Ah, pues el problema del beso aquel ya está resuelto, solo fue un comentario desatinado, tiene una forma de ser, no sé, muy interesante para mí, aun que en ciertos aspectos no logre entender, yo solo trato de hacer que el tiempo que pase conmigo sea de su agrado y que las cosas se dejen llevar, como dice ella, por inercia, me pregunta, “¿Qué es clavarse?” y contesto, “¿Qué es clavarse? Pues  más o menos es no dejar de pensar en una persona y no soportar mucho tiempo el estar lejos de ella” y ahora me cuestiono a mí,  “¿No te esta clavando Alberto? ¿No estás siendo muy obsesivo?” y  me respondo, “Tal vez, pero es uno de mis rasgos que me hacen ser como soy y aprender más, aunque esto conlleve sus riesgos”.

07-Mayo-…

Pasó algo de tiempo, algunos meses y con esto el fin de la relación con Sonia. Si, así es, el fin, bueno…

Últimamente había estado algo cortante y me evitaba… dio todas las señales, pero aún así me aferre a esa relación que tenía.

Y aquí había una nota del periodo de los intentos de “regresar” con ella.                       

No importa la fecha ni el día pero es el…
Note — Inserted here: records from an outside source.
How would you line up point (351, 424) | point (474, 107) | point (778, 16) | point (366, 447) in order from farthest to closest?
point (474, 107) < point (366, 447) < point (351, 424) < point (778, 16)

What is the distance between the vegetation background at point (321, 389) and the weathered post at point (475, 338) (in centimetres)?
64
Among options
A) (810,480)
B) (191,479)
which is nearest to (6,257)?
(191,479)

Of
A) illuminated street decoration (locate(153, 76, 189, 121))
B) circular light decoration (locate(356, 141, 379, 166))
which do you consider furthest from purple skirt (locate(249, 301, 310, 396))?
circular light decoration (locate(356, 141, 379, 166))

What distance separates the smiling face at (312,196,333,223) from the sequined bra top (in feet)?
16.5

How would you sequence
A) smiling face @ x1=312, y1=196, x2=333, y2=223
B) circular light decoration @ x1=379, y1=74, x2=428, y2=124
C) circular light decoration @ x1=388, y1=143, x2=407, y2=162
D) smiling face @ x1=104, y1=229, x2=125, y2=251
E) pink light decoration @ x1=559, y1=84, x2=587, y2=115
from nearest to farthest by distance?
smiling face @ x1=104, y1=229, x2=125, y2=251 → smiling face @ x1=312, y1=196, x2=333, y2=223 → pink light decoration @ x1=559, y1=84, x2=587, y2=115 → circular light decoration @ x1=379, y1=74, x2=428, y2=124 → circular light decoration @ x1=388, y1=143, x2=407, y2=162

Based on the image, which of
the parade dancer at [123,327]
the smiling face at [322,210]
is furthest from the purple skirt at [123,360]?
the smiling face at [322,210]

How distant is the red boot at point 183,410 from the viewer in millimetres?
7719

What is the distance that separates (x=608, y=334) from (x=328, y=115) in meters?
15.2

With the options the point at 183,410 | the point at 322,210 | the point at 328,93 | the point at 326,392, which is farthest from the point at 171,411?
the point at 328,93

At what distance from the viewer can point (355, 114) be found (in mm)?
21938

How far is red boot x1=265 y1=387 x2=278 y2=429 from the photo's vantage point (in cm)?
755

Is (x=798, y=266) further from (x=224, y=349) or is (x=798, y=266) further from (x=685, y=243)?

No sabemos ni cómo comenzó ni cómo acabó, ten presente que el amor es traicionero y que la gente cambia, tú cambias, si se presenta otra oportunidad tienes el derecho a tomarla y ella el derecho a decirte: No

Me quede toda la tarde leyendo ese viejo diario y reviviendo al Alberto que lo había escrito, con todos sus matices sentimentales, coléricos, pasionales e idioteces que llegue a escribir en el, un poco de eso era necesario para el nuevo Alberto en que estoy trabajando, necesito de todo un poco.


Nota: Las páginas del diario están basadas en uno que realmente existe y que realmente es mío, algunas son idénticas al original y otras fueron ligeramente modificadas por conveniencia de la historia (… y mía)

1 comentarios:

Buen capitulo, como siempre, aunque ande medio ocupada en otras cosas sigo siendo fan y te leo ;) Ja y me encanta eldisclaimer de que algunas cosas del diario se modificaron por coveniencia de la historia... y tuya jeje, bien!